With an amusingly detached delivery that rivals Ben Stein's droning roll call in Ferris Bueller's Day Off , he sings "I just want to dance, and fuck, and fly, and try, and fail, and try again…hold up," against a squelchy bass line and stabbing synths. When the percussive noise of what sounds like a triangle dinner bell appears within the mix, one can't help but think that Gourmet is simply winking at his audience, as if to say, "dinner is served."

7. Pouvoir Magique - “Chalawan”

Like a psychoactive ayahuasca brew, the intoxicating "shamanic techno" of Parisian duo Pouvoir Magique's LP Disparition, is an exhilarating trip into unfamiliar territory. Formed in November of 2011, "Magic Power" is the musical project of Clément Vincent and Bertrand Cerruti, who over the years, have cleverly merged several millennia of songs from around the world with 21st-century beats and widescreen electro textures. Lest ye be worried, this is anything but Deep Forest.
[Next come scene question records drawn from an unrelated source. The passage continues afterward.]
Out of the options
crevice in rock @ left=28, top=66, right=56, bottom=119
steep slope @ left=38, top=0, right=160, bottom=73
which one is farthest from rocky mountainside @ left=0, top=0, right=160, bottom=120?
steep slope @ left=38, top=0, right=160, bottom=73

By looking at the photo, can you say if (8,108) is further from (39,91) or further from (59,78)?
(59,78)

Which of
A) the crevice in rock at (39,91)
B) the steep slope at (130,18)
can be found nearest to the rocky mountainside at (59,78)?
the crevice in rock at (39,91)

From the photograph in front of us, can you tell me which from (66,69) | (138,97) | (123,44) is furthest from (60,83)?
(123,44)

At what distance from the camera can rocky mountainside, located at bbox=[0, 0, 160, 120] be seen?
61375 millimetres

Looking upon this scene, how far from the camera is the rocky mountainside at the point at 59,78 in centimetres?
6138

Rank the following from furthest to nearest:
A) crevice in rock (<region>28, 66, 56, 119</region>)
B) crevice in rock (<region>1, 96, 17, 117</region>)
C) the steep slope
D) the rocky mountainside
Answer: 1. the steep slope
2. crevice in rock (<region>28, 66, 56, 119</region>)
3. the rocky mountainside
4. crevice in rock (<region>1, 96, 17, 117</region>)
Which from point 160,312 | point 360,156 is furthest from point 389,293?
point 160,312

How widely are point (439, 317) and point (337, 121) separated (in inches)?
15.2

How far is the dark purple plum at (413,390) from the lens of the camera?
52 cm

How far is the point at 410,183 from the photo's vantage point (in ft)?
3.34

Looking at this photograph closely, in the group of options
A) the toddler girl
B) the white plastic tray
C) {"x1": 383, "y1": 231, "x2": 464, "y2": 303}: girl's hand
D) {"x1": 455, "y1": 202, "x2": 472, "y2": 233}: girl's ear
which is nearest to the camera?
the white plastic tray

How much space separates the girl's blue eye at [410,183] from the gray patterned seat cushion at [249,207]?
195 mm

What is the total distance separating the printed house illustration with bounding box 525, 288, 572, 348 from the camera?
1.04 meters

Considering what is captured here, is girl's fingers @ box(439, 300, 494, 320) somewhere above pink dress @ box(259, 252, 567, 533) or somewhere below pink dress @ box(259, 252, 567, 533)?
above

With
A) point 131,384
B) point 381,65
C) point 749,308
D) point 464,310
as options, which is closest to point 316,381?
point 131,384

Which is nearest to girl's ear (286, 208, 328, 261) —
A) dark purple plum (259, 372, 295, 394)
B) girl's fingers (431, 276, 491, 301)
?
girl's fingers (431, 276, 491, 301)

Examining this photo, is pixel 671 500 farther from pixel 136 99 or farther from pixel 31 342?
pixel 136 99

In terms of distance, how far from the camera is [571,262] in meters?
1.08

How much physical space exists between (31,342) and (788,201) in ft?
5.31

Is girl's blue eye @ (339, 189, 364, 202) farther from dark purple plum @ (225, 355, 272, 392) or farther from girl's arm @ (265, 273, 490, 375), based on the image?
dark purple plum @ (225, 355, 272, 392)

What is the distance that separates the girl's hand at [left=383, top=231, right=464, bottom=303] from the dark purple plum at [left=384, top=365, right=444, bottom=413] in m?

In the spring of 2013, Pouvoir Magique co-founded the "Mawimbi" collective, a project designed to unite African musical heritage with contemporary soundscapes, and released two EPs. Within days of launching their label Musiques de Sphères, the duo's studio was burglarized and a hard drive with six years of painstakingly curated material had vanished. After tracking down demos they shared with friends before their final stages of completion, Clément and Bertrand reconstructed an album of 12 tracks.

Unfinished though they might be, each song is a marvelous thing to behold. Their stunning 2016 single "Eclipse," with its cinematic video, might have been one of the most immediate songs on the record, but it's the pulsing "Chalawan," with its guttural howls, fluttering flute-like passages, and driving, hypnotic beats that truly mesmerizes.

6. Purple Disco Machine - “Body Funk” & “Devil In Me” (TIE)

Whenever a bevy of guest artists appears on a debut record, it's often best to approach the project with caution. 85% of the time, the collaborative partners either overshadow the proceedings or detract from the vision of the musician whose name is emblazoned across the top of the LP. There are, however, pleasant exceptions to the rule and Tino Piontek's Soulmatic is one of the year's most delightfully cohesive offerings. The Dresden-born Deep Funk innovator, aka Purple Disco Machine, has risen to international status since 2009, releasing one spectacular track and remix after another. It should go without saying that this long-awaited collection, featuring everyone from Kool Keith to Faithless and Boris D'lugosch, is ripe with memorable highlights.

The saucy, soaring "Mistress" shines a spotlight on the stellar pipes of "UK soul hurricane" Hannah Williams. While it might be a crowning moment within the set, its the strutting discofied "Body Funk", and the album's first single, "Devil In Me", that linger long after the record has stopped spinning. The former track with its camptastic fusion of '80s Sylvester gone 1940s military march, and the latter anthem, a soulful stunner that samples the 1968 Stax hit "Private Number", and features the vocal talents of Duane Harden and Joe Killington, feels like an unearthed classic. Without a doubt, the German DJ's debut is one of the best dance records of the year.